TEXT PROVIDED:

It’s a mystery to me where all this
pollen comes from, but our Subaru - paprika red
- was coated in a thick beige
layer of the stuff. We decided to swing by the Brown Bear Car Wash at the
bottom of Queen Anne Hill over on the west side, facing the Olympics and Puget
Sound and the maze of railroad tracks at Interbay, on our way to the library to
pick up some movies (The Silence of Mark
Rothko and Oregon’s Crater Lake
National Park). I also had a copy of Michael McClure’s Mephistos waiting for pick up. So after the sudsy slish slosh of
those octopal fronds dancing over our windshield as Led Zeppelin’s “Whole Lotta
Love” poured out of our speakers, we stopped at the library, got our movies and
book and came home.
Mephistos:
curious title. The word makes me think of firecrackers. And Goethe and Faust
and Promethean rebellions of philosophy and science. Amorous flute-playing Pans
with double sex and gently moving thighs.
Also, laundry. Did I
mention folding clothes? I folded clothes. Then I laid back and opened Mephistos.
And within minutes I was
in that wonderfully exquisite state of awareness induced by McClure's work, that keen
sense of proprioception put forward so vigorously and insistently by Charles
Olson, the body itself, its tendons, muscles, joints, its elbows and wrists,
its pulse and eyebrows and bones and containment in skin, this walking talking
constellation of mitochondria “in which the organs are slung,” “the body of us
as object which spontaneously or of its
own order produces experience,” “SENSIBILITY WITHIN THE ORGANISM / BY MOVEMENT
OF ITS OWN TISSUES.”

DATA TO EXAMINE:
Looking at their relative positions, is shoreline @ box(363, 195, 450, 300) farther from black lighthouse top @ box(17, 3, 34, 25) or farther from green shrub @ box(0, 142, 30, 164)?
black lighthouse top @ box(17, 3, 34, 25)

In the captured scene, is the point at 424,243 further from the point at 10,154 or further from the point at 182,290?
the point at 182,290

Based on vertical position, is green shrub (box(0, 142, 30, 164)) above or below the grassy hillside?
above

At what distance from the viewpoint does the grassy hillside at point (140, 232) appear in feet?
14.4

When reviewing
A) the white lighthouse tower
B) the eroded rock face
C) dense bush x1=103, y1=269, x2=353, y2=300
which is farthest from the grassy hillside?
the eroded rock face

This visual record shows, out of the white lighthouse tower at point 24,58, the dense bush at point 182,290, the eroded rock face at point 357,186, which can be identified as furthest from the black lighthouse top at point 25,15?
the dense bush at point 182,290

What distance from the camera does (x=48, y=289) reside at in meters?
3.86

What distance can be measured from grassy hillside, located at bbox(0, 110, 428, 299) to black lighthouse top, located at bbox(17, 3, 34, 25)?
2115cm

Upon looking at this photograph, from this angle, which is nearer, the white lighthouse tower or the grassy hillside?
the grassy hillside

---

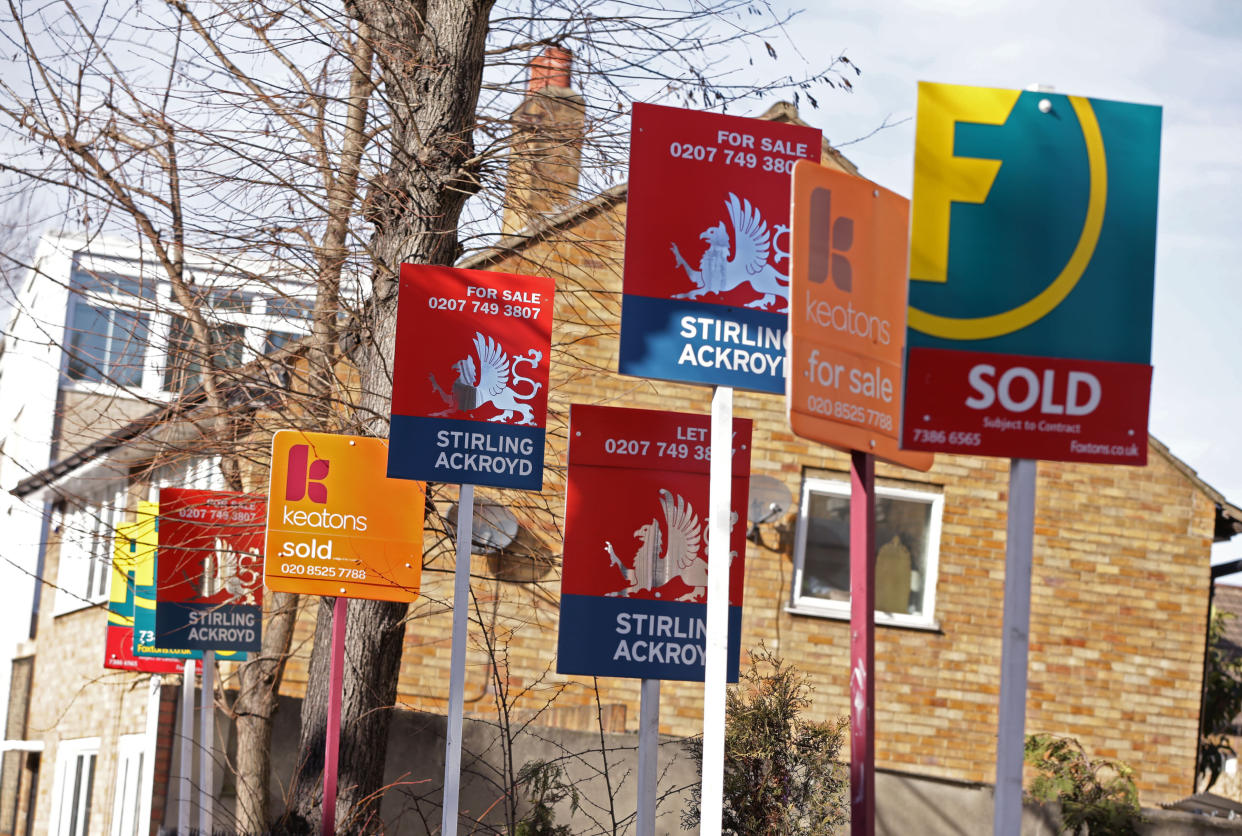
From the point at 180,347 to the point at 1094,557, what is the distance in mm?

...

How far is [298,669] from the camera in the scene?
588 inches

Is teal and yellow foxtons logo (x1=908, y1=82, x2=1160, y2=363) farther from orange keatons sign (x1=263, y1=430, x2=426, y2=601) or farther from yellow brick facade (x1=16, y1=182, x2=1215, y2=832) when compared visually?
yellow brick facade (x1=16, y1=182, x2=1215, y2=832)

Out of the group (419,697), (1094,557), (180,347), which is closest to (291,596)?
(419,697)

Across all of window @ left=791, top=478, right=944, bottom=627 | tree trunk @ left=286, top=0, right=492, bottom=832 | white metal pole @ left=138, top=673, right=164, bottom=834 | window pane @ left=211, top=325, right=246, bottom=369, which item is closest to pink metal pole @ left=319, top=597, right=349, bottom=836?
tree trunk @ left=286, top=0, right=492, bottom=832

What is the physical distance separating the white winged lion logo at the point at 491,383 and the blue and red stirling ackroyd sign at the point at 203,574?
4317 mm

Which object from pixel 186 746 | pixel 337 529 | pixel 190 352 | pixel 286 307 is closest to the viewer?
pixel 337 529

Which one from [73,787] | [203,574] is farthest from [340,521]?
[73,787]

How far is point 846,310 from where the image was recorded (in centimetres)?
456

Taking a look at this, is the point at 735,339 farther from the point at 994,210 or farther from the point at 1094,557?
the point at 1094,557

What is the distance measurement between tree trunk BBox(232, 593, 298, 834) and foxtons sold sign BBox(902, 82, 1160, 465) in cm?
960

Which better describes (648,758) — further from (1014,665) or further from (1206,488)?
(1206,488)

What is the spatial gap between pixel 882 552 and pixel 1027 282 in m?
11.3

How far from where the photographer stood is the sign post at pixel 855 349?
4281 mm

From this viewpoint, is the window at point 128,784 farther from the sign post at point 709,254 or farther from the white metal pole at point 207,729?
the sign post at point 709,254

PROBLEM TO WORK ON: Update the Mephistos text from "It’s a mystery" to "and came home.", inclusive, and give that span with "library" replaced by "bookstore".

WRITTEN REPLY:
It’s a mystery to me where all this
pollen comes from, but our Subaru - paprika red
- was coated in a thick beige
layer of the stuff. We decided to swing by the Brown Bear Car Wash at the
bottom of Queen Anne Hill over on the west side, facing the Olympics and Puget
Sound and the maze of railroad tracks at Interbay, on our way to the bookstore to
pick up some movies (The Silence of Mark
Rothko and Oregon’s Crater Lake
National Park). I also had a copy of Michael McClure’s Mephistos waiting for pick up. So after the sudsy slish slosh of
those octopal fronds dancing over our windshield as Led Zeppelin’s “Whole Lotta
Love” poured out of our speakers, we stopped at the bookstore, got our movies and
book and came home.